- Also known as: Cómo cazar a un monstruo
- Genre: Documentary True crime
- Created by: Carles Tamayo
- Written by: Carles Tamayo Ramón Campos
- Directed by: Carles Tamayo
- Starring: Carles Tamayo Lluís Gros
- Music by: Federico Jusid
- Country of origin: Spain
- Original languages: Spanish Catalan
- No. of episodes: 3

Production
- Editors: Jorge García Soto Pablo Barce
- Running time: 55 minutes per episode

Original release
- Network: Amazon Prime Video
- Release: 6 September 2024

= Hunting a Monster =

Documentary miniseries by Carles Tamayo

Hunting a Monster (Cómo cazar a un monstruo, lit. 'How to Hunt a Monster') is a 2024 documentary miniseries directed by Spanish journalist and YouTuber Carles Tamayo. The series investigates the case of Lluís Gros, a cinema manager from El Masnou, Spain, who was sentenced to 24 years in prison but remained free for an extended period of time. The series was awarded a Premio Ondas and was released by Amazon Prime Video on September 6, 2024.

== Plot ==
Former cinema manager Lluís Gros Martin, already convicted of sexually abusing minors and sentenced to 24 years in prison, reaches out to well-known YouTuber Carles Tamayo, an old acquaintance of his from Tamayo's childhood years. Gros contacts Tamayo portraying himself as an innocent man, requesting a documentary to exonerate himself. Tamayo initially refuses, but later decides to follow up on him, after Gros had managed to evade prison for a few months following his sentencing. Over time, Tamayo collects testimonies from Gros's victims, exposing years of predatory behavior, manipulation, and sexual abuse concealed behind Gros's facade of respect in his community.

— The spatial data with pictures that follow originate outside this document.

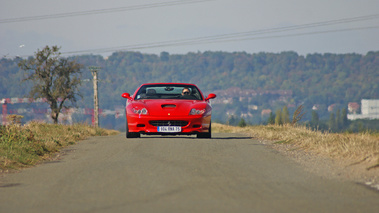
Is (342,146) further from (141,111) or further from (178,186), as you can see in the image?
(141,111)

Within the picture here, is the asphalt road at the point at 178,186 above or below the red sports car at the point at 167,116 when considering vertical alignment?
below

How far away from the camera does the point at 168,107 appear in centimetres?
1552

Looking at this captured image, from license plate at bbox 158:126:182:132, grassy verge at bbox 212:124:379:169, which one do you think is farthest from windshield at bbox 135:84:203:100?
grassy verge at bbox 212:124:379:169

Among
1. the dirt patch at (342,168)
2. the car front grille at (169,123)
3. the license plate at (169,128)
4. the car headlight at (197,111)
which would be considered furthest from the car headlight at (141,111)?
the dirt patch at (342,168)

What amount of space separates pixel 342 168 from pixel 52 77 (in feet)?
204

Tamayo spends several months investigating the case, conducting interviews, and observing Gros as he continues to live a carefree life in his hometown.. The situation suddenly escalates when a warrant for Gros's arrest is issued by the Spanish police. Gros disappears, evading authorities and leaving Tamayo and the victims in a race to track him down. Eventually, through persistent efforts to reunite, Tamayo meets Gros and calls the police to have him arrested. Gros flees the scene after he is made aware that the police were on their way to arrest him, initially avoiding capture due to errors in the preparation of the arrest warrant. The documentary concludes with Gros’s arrest. He is taken into the back of a police car and subsequently transferred to prison, where he begins serving his sentence.

== Episodes ==
The miniseries consists of three episodes, all of which reference the Spanish title of some famous movies, namely A Monster Calls, Bad Education, and The Great Escape.

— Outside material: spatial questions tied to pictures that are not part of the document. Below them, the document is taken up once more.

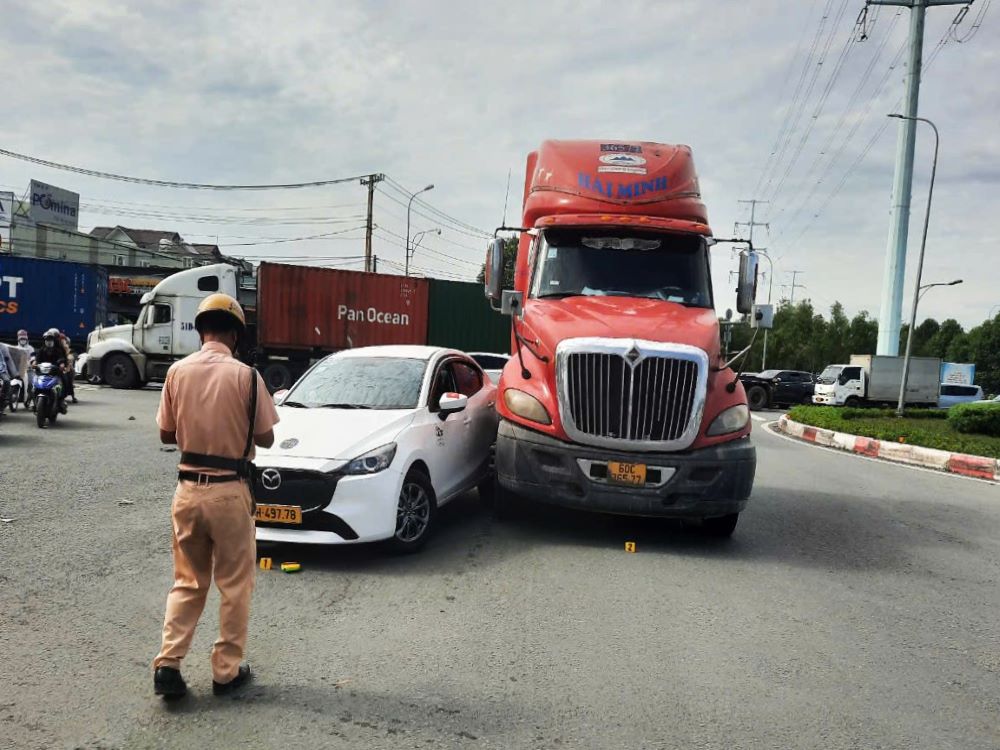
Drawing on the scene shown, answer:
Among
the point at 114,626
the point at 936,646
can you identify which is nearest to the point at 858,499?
the point at 936,646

| No. | Title | Directed by | Written by | Original release date | Production code | Running time |
| 1 | "The Monster Wants to See Me" | Carles Tamayo | Carles Tamayo and Ramón Campos | September 6, 2024 | #YOMOIO1 | 55 minutes |
Lluís Gros, sentenced to 24 years in jail for child abuse at a cinema in El Masnou, asks YouTuber Carles Tamayo to make a documentary about his case to prove his "innocence." Tamayo contacts the plaintiffs and discovers that the incidents leading to Lluís's conviction are part of a longer criminal record spanning over several years.
| 2 | "Bad Education" | Carles Tamayo | Carles Tamayo and Ramón Campos | September 6, 2024 | #YOMOIO2 | 53 minutes |
Despite having a final sentence, Gros remains free. Tamayo continues his investigation, meeting with Lluís to understand the situation, and uncovers that Lluís is devising a plan to escape justice. When an arrest warrant is issued against Gros, he disappears.
| 3 | "A Great Escape" | Carles Tamayo | Carles Tamayo and Ramón Campos | September 6, 2024 | #YOMOIO3 | 55 minutes |
Gros's whereabouts are unknown, suggesting he might have evaded prison. Tamayo persuades him to meet for a final scene in the documentary and devises a plan to ensure Gros is arrested.